I’ve rarely heard poets or artists speak or write of “the cruelty of art,” as you do in the second half of this poem. I wonder if I may draw upon your expertise as both a poet and philosopher and ask: Is art moral? If not, why not?

This is a fascinating topic. Under the right conditions I could probably go on about this for some time! But this probably isn’t the place, so let me just say a couple brief things. First, I am more sympathetic than some people I know to the idea that art contributes to our moral development, and even to the idea that art can be evaluated in terms that are to some degree moral. That said, I also find a great deal of moralistic evaluation of art to the thoroughly wrongheaded and often very simplistic; so much so that I understand the reaction that says that we should never let moral considerations enter into our evaluation of art in any way. At any rate, I don’t think the kind of cruelty I have in mind when I speak of “the cruelty of art” is necessarily immoral; it’s cruel in the sense, perhaps, that it keeps the past in view rather than letting us get on with the process of letting it go, and in that it raises hopes and wishes that cannot possibly be fulfilled. But having unfulfillable hopes and wishes seems to me deeply human, so I wouldn’t blame art, or call it immoral, for doing that.

I ask the following question a little jokingly, so I hope you’ll interpret it in a manner that you feel is most useful to broadly addressing the topics I’m raising in it: Is there a war between philosophy and poetry? And if so, which one is winning? And which side are you on?

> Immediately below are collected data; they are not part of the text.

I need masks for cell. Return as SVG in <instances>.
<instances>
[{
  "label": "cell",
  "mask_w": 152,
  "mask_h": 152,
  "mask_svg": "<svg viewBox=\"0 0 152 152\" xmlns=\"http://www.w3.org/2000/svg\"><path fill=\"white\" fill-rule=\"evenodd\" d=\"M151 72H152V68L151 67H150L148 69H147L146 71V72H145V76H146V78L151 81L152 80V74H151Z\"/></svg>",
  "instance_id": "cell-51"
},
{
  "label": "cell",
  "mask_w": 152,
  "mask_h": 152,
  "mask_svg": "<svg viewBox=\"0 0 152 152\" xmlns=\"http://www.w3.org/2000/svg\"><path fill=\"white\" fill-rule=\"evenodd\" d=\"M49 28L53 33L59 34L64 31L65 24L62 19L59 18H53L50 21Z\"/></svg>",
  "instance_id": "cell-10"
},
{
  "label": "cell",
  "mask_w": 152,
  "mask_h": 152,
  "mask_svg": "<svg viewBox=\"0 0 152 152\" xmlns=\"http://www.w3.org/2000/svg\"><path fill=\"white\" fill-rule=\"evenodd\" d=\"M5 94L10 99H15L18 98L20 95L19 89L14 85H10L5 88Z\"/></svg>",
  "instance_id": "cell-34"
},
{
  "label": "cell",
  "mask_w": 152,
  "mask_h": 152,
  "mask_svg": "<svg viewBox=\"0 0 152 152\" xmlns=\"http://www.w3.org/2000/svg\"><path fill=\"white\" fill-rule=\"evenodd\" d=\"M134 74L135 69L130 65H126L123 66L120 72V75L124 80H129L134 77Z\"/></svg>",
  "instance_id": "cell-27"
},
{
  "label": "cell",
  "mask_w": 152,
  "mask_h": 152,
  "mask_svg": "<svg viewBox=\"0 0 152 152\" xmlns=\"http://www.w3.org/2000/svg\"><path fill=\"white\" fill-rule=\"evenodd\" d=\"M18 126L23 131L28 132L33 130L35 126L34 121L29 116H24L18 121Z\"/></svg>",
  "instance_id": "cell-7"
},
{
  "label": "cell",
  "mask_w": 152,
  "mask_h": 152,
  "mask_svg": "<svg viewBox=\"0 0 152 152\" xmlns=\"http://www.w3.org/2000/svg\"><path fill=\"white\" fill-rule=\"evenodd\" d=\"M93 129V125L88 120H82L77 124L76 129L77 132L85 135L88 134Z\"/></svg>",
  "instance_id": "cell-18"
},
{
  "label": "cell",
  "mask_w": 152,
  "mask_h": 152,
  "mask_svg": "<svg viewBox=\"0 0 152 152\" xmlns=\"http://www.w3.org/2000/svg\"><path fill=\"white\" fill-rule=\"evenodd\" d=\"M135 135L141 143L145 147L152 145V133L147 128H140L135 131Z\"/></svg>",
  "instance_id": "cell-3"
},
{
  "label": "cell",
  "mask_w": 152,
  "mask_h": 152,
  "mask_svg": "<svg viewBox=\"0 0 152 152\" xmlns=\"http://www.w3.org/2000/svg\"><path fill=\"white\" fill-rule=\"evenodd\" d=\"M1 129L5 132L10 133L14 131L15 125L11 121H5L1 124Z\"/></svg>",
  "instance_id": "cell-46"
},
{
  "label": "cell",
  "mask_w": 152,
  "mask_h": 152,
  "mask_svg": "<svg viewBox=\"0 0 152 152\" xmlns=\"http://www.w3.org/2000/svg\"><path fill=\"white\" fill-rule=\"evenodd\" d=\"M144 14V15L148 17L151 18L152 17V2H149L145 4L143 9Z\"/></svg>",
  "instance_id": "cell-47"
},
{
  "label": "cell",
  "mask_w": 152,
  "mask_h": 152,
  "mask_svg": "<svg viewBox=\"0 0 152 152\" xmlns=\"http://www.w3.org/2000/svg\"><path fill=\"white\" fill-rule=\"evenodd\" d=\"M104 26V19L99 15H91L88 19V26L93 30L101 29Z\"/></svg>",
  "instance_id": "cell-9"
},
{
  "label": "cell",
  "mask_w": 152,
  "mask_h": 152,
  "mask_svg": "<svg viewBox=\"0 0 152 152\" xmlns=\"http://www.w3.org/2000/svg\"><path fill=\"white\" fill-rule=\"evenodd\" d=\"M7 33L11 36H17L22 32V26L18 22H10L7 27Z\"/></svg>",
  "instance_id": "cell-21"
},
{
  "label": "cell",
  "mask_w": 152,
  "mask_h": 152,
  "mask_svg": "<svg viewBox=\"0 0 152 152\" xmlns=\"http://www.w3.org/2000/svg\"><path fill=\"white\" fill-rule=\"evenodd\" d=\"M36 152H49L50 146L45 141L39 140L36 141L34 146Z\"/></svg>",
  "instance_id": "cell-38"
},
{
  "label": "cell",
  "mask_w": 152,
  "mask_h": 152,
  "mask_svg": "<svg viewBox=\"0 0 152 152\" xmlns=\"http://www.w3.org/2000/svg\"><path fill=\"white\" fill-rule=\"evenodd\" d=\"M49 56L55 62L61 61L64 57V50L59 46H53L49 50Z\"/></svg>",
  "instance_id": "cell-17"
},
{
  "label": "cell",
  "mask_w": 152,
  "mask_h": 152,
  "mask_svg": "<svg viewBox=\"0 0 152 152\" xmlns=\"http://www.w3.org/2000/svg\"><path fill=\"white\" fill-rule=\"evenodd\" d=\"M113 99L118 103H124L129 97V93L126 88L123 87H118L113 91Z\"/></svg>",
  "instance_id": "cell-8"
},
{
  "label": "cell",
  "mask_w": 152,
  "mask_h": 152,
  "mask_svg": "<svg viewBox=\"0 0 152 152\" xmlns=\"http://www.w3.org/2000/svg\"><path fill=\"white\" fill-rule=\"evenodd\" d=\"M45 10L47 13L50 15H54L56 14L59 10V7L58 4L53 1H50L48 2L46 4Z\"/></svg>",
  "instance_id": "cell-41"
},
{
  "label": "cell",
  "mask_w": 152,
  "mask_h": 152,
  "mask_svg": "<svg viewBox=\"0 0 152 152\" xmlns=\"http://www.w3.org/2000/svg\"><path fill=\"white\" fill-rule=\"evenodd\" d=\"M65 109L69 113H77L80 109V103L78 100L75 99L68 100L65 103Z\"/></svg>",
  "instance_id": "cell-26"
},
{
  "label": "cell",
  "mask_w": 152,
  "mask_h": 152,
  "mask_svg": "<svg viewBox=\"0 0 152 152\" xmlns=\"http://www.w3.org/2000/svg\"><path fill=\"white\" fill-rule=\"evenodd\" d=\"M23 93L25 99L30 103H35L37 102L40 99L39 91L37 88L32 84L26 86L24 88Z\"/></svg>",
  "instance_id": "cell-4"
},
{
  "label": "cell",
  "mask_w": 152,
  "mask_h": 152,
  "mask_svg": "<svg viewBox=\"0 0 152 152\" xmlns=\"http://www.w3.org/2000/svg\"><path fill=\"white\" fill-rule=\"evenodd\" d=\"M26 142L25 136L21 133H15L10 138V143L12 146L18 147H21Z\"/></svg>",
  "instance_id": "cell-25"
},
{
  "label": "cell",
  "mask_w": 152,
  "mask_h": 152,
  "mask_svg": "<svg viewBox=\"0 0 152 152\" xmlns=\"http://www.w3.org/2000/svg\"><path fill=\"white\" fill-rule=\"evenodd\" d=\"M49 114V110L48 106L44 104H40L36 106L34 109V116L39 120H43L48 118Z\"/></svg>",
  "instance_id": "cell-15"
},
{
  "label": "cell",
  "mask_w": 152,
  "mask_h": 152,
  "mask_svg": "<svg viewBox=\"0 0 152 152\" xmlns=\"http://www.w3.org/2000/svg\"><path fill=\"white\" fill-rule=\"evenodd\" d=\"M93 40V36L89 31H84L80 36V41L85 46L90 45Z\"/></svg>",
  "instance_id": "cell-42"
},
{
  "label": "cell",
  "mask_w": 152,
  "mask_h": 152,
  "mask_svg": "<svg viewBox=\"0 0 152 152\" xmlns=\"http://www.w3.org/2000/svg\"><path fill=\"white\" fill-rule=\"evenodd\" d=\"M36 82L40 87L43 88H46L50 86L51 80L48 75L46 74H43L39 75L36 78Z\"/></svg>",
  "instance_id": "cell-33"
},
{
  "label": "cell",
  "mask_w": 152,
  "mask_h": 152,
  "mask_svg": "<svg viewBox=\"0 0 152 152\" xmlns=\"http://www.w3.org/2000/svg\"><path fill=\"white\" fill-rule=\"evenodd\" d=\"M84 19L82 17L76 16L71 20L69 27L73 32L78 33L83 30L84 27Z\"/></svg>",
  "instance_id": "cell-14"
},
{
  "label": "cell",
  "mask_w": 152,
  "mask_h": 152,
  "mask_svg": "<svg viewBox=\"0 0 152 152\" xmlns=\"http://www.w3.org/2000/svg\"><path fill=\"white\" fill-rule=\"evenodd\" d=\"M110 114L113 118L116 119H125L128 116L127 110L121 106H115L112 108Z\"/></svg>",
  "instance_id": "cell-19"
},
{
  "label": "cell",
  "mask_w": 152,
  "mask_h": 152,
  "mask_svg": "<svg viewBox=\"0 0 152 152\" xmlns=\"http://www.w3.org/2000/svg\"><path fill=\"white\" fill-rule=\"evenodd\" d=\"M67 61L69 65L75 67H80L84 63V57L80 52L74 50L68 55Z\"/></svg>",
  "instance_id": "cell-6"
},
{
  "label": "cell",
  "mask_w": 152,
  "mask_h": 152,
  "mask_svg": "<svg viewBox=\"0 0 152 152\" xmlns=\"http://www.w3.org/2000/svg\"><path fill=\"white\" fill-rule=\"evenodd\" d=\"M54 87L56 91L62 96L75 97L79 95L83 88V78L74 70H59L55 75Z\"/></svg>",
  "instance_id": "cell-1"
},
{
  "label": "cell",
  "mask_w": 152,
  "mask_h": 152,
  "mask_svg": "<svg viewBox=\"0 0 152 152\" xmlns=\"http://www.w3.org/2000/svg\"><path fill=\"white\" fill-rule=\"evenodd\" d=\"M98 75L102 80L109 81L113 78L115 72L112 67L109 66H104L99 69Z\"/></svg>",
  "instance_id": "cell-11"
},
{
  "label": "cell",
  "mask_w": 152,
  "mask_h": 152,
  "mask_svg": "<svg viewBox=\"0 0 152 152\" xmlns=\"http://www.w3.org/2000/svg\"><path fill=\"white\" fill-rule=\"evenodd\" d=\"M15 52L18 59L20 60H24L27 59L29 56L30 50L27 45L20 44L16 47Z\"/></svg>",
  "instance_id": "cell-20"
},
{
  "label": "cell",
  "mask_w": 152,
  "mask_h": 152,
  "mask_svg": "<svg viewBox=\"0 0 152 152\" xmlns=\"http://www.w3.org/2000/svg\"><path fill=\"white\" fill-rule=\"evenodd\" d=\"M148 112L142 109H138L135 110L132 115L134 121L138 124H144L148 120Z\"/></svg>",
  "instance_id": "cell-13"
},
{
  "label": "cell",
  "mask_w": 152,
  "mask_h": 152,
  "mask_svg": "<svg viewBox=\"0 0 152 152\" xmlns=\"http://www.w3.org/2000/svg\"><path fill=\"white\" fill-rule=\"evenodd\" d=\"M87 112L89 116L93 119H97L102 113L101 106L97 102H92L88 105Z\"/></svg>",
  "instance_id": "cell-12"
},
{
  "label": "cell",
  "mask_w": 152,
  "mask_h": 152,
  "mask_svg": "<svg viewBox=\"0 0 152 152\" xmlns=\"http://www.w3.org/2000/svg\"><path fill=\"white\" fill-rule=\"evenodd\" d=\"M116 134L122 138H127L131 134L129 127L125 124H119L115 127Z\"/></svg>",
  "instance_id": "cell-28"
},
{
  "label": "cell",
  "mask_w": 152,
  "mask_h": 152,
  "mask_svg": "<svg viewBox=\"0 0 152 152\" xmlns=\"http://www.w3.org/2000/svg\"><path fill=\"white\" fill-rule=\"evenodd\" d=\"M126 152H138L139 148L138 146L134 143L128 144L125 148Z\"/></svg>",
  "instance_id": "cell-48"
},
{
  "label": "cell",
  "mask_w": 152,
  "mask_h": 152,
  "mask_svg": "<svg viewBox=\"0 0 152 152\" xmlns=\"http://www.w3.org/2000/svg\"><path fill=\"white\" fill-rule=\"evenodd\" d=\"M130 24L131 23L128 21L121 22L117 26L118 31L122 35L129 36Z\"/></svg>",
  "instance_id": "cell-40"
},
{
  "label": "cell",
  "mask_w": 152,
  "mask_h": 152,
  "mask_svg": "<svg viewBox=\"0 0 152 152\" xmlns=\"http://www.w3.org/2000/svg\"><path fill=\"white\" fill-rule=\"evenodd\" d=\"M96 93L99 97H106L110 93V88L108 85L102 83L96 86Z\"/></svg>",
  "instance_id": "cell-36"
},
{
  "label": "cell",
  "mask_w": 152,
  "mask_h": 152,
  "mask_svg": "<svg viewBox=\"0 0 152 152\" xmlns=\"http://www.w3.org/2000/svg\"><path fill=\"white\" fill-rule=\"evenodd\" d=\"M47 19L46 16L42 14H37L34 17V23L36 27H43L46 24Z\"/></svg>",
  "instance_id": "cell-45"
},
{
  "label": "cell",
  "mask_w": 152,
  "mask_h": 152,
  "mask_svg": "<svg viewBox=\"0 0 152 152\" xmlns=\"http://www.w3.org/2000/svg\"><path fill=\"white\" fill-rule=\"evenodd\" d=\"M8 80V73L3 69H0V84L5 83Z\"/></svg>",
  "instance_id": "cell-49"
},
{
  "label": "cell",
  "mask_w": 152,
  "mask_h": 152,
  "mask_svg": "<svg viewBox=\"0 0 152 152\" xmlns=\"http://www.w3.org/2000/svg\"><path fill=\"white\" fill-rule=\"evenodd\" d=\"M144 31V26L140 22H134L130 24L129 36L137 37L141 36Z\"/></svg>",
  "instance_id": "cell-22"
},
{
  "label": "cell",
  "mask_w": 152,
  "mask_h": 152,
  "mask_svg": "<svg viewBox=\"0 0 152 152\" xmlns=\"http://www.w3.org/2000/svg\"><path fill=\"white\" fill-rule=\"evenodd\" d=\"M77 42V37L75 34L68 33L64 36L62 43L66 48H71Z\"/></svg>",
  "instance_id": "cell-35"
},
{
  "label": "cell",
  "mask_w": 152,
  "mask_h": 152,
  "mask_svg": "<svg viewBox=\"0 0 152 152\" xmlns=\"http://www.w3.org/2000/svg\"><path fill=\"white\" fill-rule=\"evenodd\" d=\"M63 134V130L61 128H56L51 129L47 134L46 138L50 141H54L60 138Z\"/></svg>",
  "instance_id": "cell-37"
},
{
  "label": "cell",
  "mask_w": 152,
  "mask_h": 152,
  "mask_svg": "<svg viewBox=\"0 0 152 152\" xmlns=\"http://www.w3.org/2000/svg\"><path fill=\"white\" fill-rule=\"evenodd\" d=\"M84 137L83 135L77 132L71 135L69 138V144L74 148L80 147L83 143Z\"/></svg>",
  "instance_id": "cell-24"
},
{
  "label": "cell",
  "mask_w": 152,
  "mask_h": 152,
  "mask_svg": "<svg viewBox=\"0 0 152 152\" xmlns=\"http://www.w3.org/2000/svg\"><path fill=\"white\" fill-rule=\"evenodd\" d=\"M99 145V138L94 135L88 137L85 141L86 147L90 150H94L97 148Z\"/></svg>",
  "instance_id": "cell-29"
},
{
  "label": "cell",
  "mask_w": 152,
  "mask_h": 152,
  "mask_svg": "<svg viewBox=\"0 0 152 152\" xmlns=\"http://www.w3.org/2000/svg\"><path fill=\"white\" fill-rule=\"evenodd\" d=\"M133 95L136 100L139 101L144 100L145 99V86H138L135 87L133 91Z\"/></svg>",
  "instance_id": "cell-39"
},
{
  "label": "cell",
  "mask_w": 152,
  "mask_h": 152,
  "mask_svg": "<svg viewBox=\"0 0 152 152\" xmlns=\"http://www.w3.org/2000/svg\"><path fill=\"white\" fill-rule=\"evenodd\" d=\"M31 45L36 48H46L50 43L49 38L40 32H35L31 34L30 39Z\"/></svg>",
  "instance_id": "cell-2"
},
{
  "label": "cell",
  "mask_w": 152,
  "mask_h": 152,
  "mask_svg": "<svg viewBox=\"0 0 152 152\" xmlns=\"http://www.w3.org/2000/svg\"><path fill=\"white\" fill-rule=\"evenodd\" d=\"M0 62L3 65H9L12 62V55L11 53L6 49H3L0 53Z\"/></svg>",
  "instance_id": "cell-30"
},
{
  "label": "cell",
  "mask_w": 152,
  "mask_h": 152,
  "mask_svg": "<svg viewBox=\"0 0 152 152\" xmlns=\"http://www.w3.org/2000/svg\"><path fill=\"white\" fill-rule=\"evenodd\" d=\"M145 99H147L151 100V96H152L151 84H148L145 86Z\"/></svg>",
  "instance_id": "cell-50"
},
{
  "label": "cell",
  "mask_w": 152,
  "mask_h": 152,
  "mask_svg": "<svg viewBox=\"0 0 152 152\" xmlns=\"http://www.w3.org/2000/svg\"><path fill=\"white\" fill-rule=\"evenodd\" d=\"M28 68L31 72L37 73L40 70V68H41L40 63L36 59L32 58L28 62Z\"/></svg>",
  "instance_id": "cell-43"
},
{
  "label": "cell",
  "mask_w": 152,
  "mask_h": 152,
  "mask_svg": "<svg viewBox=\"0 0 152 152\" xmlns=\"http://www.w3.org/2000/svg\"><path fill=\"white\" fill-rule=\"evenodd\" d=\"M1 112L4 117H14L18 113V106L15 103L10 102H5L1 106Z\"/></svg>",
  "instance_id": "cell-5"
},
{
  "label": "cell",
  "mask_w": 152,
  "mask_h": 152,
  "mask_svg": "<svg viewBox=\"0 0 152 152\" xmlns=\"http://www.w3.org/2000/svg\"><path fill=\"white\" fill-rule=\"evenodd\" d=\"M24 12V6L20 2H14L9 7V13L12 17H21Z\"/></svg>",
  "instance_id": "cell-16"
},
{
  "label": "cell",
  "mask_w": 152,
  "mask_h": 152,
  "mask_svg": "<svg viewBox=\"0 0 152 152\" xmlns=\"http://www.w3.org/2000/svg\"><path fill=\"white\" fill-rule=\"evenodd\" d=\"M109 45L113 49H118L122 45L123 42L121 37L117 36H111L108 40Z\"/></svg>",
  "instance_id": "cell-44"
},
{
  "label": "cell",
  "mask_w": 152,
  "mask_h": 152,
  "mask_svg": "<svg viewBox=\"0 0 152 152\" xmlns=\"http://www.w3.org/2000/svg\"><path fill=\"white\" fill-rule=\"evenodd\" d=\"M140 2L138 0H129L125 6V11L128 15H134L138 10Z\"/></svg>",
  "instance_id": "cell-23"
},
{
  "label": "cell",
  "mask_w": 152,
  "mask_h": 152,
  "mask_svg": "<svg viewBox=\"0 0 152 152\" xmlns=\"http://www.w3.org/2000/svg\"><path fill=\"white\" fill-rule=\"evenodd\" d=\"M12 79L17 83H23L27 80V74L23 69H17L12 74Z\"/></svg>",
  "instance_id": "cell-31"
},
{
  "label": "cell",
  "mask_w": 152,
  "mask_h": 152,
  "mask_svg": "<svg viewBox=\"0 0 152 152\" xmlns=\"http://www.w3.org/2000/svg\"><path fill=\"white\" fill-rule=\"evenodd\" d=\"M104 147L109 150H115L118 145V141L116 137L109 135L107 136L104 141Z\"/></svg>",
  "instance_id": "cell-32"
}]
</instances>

Rather than a “war,” I prefer to think of it as being a productive tension, with the philosopher reminding the poet that the particular objects and experiences of our lives are instantiations of more abstract properties and principles—that things are repeatable, that it is not the case that each thing happens only once—and the poet reminding the philosopher that our thinking ceases to be human, or interesting, when it becomes too general, too abstract, that the complexity of the world always overwhelms any attempt to capture all of existence in a singular system or theory and that the tendency of any ‘theory’ is therefore to simplify and falsify the world as it actually is. All great poetry is inherently philosophical, and any great philosopher needs to be able to think and write poetically. (Plato, Nietzsche, and Wittgenstein are obvious examples, but the point holds for less obvious examples, too.) Rather than being forced to feel a need to choose sides I’ve been lucky enough to be able to plant a foot in each camp, and I think it has fed my work in both disciplines. Not that my work is stronger than what it would have been if I had chosen one narrow path or the other—I don’t think it is up to us to judge the strength of our own work—but it certainly would have been something very different than what it has turned out, often to my surprise, to be.


Troy Jollimore’s poem Landscape with Ambiguous Symbols and The Adventure appear in Subtropics 22.